Good luck and have fun


----------



## Scott Schuchard (Nov 23, 2002)

Is there a place around Fargo to get live birds/pigions?


----------



## Britman (Dec 18, 2002)

Not sure, you need to join Red River NAVHDA they will get you going


----------



## Scott Schuchard (Nov 23, 2002)

Should I add some pheasant sent to his toys so he starts smelling it or wait?


----------



## Bobm (Aug 26, 2003)

Scott Schuchard said:


> Should I add some pheasant sent to his toys so he starts smelling it or wait?


no


----------



## Scott Schuchard (Nov 23, 2002)

Should I use it on anything (bumpers, make trails in the yard)


----------



## Dick Monson (Aug 12, 2002)

At 8 weeks old, he is not a pup. He is a very, very young pup. Like pre-kindergarten age. Let him be a pup for a bit. He needs to get used to people and and the things in this big world. That is all new to him. There will be lots of time for birds. There are some really good training books and DVDs that will walk you along in steps according to the dogs age and ability. One I liked was "Speed Train Your Bird Dog" by Larry Mueller. Might have got it at Barnes and Noble or you can order it from them.


----------



## Bobm (Aug 26, 2003)

Scott dont worry about it .....you dont train a bird dog to hunt they are born knowing how. All you have to do is properly socialize him, teach him basic obedience gently and kindly and he will be fine.
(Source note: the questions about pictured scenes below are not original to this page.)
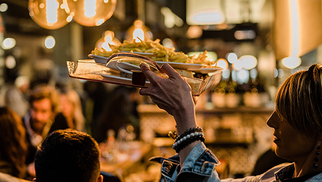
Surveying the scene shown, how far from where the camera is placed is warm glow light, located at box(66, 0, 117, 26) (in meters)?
2.16

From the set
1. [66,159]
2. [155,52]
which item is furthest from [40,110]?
[155,52]

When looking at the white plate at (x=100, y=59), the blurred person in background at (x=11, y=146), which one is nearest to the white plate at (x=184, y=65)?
the white plate at (x=100, y=59)

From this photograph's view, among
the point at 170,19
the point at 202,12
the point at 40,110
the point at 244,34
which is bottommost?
the point at 40,110

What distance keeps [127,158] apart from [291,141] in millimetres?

When hes big enough to run thru the fields put him in fields with birds in them and he will chase a few then start pointing them like magic....he cant help it pointing is his natural response.

When he gets a little older say 16 weeks if you want you can teach him to track for the fun of it with a hot dog dragged across the line off to your side off a fishing rod so he learns to track the hot dog and not your scent. Start with short straight drags then when he gets good at it put some 90 degree turns so he loses the scent and "checks" (circles) to pickup the scent line again. Its a simple exercise that does teach nose awarenes. Microwave the hotdogs first then let them cool and leave about a 1/3 of it at the end of the trail. dont over do it once a day for a couple weeks is more than enough. Just helps them understand how to use their nose.

Its a common practice among beaglers with their pups.

Right now hes just an infant and just needs affection and exposure to friendly people so he has a bold outgoing attitude.

DO not expose him to gunfire in any fashion at this point. He should be well into birds before that.

You need to get a good book or video as Dick suggested (pick one training program dont mix and match) and follow it all the way thru.


----------



## Scott Schuchard (Nov 23, 2002)

Thank you guys I'll go and check out a couple books or DVDs this weekend.


----------